Chamber CEO and President Sandy Baruah said the chamber wanted to focus on policy in this year’s agenda.
“The conference continues to grow in its substantive presentations and as a strong statewide platform for policy ideas,” he said.
Attendees, who have paid $1,700-$2,575 to gain entry into the conference at the historic Grand Hotel on the island, will hear from some big names, including former Florida Gov. Jeb Bush, education-reform advocate Michelle Rhee, former U.S. Commerce Secretary Carlos Gutierrez, Black Entertainment Television founder Robert Johnson and “Morning Joe” TV host Joe Scarborough. Panels also are lined up to talk about issues affecting auto suppliers and the state of Michigan’s roads, bridges and other infrastructure.
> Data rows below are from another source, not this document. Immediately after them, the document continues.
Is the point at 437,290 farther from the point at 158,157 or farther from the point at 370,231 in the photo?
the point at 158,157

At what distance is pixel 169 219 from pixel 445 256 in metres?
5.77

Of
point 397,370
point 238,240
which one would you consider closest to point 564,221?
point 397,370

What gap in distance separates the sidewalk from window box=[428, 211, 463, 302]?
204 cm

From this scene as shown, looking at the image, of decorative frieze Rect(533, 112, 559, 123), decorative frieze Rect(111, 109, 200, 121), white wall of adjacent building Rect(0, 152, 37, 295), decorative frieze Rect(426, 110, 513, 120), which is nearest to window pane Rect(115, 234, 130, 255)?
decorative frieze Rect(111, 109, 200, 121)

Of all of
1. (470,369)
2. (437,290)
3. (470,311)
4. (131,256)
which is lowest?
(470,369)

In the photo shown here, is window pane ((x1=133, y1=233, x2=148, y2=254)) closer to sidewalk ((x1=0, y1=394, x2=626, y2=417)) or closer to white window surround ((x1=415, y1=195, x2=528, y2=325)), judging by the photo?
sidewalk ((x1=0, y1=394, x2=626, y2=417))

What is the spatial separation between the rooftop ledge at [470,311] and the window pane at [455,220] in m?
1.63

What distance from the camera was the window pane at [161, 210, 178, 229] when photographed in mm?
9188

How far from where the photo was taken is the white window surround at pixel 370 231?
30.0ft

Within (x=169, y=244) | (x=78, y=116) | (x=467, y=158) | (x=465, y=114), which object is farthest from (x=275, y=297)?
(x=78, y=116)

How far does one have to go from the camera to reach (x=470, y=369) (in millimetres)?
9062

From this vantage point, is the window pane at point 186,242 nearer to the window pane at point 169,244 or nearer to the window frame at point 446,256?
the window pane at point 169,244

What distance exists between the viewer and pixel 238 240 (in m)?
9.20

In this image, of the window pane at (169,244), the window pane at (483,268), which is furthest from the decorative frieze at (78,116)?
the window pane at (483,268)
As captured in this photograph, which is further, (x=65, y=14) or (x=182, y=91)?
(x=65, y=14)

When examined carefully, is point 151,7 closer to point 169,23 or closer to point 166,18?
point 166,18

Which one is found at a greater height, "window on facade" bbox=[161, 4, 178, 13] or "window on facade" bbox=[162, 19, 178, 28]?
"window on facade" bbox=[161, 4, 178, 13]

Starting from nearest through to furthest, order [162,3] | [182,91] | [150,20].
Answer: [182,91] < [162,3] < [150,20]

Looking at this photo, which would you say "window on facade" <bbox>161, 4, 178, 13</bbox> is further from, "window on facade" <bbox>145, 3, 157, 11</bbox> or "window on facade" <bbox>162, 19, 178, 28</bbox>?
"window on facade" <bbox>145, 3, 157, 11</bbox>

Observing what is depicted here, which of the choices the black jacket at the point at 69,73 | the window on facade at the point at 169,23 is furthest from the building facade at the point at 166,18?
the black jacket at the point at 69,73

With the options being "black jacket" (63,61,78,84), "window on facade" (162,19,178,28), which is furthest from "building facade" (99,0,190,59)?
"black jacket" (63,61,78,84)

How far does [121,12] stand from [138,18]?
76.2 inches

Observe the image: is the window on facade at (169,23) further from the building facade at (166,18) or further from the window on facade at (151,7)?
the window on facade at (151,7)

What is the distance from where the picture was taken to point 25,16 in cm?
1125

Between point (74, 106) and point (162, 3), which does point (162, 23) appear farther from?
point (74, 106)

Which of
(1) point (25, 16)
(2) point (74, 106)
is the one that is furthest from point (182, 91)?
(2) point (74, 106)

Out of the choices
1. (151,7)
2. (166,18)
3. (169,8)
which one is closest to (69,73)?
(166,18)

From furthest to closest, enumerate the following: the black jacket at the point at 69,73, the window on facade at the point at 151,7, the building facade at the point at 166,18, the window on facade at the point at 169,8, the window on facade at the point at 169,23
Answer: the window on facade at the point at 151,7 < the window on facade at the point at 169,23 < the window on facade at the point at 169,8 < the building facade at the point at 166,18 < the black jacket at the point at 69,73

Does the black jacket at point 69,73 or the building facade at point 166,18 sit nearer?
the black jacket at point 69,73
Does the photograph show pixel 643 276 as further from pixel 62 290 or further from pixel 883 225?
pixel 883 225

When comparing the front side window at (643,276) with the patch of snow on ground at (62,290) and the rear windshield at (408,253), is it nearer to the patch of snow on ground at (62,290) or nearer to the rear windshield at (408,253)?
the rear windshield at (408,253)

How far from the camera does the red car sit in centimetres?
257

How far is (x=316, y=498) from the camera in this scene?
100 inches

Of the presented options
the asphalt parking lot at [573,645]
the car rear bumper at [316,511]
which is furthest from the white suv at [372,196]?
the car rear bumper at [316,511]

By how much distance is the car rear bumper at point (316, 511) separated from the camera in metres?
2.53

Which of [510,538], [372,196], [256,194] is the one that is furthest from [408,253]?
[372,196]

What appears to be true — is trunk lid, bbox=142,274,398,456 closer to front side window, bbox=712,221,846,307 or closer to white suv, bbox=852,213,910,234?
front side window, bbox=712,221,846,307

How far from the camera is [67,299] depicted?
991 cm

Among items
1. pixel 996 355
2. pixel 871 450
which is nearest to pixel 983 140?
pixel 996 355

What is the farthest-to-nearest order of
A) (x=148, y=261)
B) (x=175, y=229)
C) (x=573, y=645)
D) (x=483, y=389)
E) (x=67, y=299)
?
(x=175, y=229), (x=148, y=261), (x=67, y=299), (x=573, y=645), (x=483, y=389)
The Legislature has one session, featuring state Sens. Randy Richardville, R-Monroe, and Gretchen Whitmer, D-East Lansing, and state Reps. Jase Bolger, R-Marshall, and Tim Greimel, D-Auburn Hills.
Members of Congress also are expected to attend the conference, Baruah said, but there is no panel time set aside for them yet.
There will be a Detroit mayoral candidate debate, but the lineup won’t be final until it becomes clearer who turned in petitions to run for the office.
A meeting of the Big Four — county Executives L. Brooks Patterson of Oakland, Mark Hackel of Macomb and Bob Ficano of Wayne, along with Detroit Mayor Dave Bing — has always had a premier spot at the conference, but is canceled because of Patterson’s car crash injuries, which have left him primarily using a wheelchair to get around.
The remaining three will all attend and have a role in the conference, Baruah said, but what that is hasn’t been clearly defined yet.